### Work required:
Please arrange the stretch from the line containing "What is the distance between" through the end of the items as a Markdown table with columns Row and Text. Give each line its own numbered row, and leave out blank lines.
>>
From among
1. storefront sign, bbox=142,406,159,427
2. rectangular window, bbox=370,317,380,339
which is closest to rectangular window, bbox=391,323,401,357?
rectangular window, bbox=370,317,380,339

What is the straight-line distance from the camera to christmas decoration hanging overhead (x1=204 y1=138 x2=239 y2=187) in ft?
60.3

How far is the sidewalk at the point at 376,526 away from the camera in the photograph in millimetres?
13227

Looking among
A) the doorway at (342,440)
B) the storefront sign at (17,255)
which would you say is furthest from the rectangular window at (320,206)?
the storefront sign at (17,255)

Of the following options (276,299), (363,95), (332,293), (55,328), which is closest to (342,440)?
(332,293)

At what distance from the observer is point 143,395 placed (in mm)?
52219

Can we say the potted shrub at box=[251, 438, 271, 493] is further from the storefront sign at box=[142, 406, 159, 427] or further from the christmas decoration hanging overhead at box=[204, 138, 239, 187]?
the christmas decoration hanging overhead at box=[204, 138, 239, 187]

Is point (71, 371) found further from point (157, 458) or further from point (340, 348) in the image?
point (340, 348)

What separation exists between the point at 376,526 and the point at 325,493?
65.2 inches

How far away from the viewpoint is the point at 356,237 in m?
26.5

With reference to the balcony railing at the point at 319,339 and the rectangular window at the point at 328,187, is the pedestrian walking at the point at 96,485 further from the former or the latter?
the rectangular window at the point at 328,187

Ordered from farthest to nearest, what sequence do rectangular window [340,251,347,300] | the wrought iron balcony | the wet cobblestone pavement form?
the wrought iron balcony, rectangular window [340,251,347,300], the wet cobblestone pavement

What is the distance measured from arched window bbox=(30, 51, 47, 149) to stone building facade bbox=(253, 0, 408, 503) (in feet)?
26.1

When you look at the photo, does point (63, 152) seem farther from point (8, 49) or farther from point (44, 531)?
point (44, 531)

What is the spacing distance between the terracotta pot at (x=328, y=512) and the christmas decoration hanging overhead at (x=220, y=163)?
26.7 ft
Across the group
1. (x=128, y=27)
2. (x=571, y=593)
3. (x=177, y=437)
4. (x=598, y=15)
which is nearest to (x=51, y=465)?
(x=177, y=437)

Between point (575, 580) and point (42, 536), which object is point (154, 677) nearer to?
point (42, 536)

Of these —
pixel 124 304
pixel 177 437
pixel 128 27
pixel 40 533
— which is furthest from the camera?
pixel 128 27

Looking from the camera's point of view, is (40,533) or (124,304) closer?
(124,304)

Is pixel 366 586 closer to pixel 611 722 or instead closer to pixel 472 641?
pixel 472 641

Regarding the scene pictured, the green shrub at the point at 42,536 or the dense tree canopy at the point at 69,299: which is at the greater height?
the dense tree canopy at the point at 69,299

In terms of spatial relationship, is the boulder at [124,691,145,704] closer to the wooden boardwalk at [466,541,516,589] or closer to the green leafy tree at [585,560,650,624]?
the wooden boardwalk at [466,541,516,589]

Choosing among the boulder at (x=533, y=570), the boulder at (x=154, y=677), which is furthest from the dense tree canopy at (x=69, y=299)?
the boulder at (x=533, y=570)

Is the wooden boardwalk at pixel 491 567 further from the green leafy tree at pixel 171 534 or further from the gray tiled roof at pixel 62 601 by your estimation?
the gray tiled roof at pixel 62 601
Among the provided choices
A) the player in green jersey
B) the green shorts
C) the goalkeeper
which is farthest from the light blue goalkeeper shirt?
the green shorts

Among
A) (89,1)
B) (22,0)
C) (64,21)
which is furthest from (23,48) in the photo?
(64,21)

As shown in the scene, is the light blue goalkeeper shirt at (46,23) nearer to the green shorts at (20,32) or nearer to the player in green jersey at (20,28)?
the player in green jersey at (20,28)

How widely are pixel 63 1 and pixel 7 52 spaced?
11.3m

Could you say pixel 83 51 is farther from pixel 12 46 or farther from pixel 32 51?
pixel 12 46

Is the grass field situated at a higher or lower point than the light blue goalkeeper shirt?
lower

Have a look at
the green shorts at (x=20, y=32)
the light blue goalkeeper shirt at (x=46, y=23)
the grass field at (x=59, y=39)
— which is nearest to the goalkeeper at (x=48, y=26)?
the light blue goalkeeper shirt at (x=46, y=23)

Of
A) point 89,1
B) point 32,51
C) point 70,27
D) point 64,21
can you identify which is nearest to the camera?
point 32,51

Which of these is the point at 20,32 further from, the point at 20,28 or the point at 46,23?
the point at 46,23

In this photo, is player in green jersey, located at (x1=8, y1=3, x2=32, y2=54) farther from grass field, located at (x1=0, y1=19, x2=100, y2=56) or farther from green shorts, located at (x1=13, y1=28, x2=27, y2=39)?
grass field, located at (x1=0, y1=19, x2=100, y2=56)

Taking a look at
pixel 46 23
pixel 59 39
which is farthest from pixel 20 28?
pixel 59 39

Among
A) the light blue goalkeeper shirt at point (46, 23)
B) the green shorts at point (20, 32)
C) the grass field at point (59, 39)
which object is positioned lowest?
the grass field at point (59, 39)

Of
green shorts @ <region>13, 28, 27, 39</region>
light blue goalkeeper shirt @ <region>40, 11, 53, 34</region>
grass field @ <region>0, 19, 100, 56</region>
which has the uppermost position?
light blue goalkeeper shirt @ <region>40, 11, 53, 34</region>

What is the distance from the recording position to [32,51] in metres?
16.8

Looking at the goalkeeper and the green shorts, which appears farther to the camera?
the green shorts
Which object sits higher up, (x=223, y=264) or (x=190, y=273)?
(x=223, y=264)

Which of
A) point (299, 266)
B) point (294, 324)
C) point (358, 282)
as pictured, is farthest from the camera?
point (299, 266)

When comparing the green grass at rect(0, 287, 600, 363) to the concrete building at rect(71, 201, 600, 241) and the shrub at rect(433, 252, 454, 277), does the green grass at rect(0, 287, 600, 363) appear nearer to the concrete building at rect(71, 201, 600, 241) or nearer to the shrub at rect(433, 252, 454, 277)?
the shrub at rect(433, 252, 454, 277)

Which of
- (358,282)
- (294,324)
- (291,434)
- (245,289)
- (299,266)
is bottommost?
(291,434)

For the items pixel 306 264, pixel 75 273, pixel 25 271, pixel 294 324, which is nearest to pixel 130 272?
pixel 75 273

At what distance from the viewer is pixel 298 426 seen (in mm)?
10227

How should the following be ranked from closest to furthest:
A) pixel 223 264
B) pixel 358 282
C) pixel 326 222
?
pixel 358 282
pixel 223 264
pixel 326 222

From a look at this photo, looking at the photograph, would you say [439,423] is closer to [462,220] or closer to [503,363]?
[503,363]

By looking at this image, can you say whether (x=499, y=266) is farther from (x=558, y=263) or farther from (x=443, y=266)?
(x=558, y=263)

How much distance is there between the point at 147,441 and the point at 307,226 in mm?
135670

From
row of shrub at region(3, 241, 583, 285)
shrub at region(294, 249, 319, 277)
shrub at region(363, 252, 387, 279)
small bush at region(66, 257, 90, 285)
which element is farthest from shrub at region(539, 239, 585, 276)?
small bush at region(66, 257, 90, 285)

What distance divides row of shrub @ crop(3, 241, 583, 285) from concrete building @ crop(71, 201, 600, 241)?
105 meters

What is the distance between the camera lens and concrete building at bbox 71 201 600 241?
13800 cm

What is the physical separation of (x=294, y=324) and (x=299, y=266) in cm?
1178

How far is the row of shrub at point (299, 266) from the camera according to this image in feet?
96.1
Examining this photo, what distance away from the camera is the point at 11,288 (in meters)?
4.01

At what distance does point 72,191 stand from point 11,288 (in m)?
<<
### The answer:
| Row | Text |
|---|---|
| 1 | What is the distance between the camera lens and concrete building at bbox 71 201 600 241? |
| 2 | 13800 cm |
| 3 | What is the physical separation of (x=294, y=324) and (x=299, y=266) in cm? |
| 4 | 1178 |
| 5 | How far is the row of shrub at point (299, 266) from the camera according to this image in feet? |
| 6 | 96.1 |
| 7 | Examining this photo, what distance away from the camera is the point at 11,288 (in meters)? |
| 8 | 4.01 |
| 9 | At what distance does point 72,191 stand from point 11,288 (in m)? |